## Aim
Reproduce word for word the part of the rows below that opens with the line containing "Looking among" and continues to the end of the rows, including both that first line and the last one.

★ ★ ★

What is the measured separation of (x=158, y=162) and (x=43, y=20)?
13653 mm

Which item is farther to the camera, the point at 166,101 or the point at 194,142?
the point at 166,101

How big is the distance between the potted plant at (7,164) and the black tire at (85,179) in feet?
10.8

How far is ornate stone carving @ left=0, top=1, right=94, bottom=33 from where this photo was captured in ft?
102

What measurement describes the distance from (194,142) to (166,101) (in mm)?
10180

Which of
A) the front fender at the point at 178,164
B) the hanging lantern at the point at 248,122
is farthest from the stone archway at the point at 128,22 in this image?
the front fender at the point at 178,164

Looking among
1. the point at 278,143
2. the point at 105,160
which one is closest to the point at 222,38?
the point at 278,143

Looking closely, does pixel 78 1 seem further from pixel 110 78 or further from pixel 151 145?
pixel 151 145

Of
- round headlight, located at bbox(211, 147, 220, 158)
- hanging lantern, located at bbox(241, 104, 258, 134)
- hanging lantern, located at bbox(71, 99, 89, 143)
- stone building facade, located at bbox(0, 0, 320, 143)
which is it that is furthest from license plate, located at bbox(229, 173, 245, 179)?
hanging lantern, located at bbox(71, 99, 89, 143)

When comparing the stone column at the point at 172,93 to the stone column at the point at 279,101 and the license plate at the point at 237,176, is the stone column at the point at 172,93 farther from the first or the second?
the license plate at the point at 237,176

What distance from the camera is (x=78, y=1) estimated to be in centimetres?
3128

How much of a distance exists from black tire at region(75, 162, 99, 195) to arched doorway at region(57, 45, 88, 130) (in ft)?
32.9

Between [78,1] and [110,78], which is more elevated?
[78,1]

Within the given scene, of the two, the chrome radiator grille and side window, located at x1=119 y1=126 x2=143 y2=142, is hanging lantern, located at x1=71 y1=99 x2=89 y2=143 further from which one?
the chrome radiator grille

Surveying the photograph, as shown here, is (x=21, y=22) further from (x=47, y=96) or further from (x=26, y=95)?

★ ★ ★

## Solution
Looking among
1. the point at 278,143
2. the point at 105,160
which one is closest to the point at 222,38?
the point at 278,143

Looking closely, does pixel 78 1 seem further from pixel 110 78 or further from pixel 151 145?
pixel 151 145

Of
- round headlight, located at bbox(211, 147, 220, 158)
- hanging lantern, located at bbox(241, 104, 258, 134)
- hanging lantern, located at bbox(71, 99, 89, 143)
- stone building facade, located at bbox(0, 0, 320, 143)
which is it that is furthest from license plate, located at bbox(229, 173, 245, 179)?
hanging lantern, located at bbox(71, 99, 89, 143)

When comparing the stone column at the point at 172,93 to the stone column at the point at 279,101 and the license plate at the point at 237,176, is the stone column at the point at 172,93 farther from the first or the second?
the license plate at the point at 237,176

What distance from the camera is (x=78, y=1) estimated to be in centimetres?
3128

How much of a distance exists from black tire at region(75, 162, 99, 195) to arched doorway at region(57, 45, 88, 130) (in ft)?
32.9

Between [78,1] and [110,78], which is more elevated?
[78,1]

Within the given scene, of the two, the chrome radiator grille and side window, located at x1=119 y1=126 x2=143 y2=142, is hanging lantern, located at x1=71 y1=99 x2=89 y2=143 further from which one?
the chrome radiator grille

Surveying the photograph, as shown here, is (x=21, y=22) further from (x=47, y=96) or further from (x=26, y=95)?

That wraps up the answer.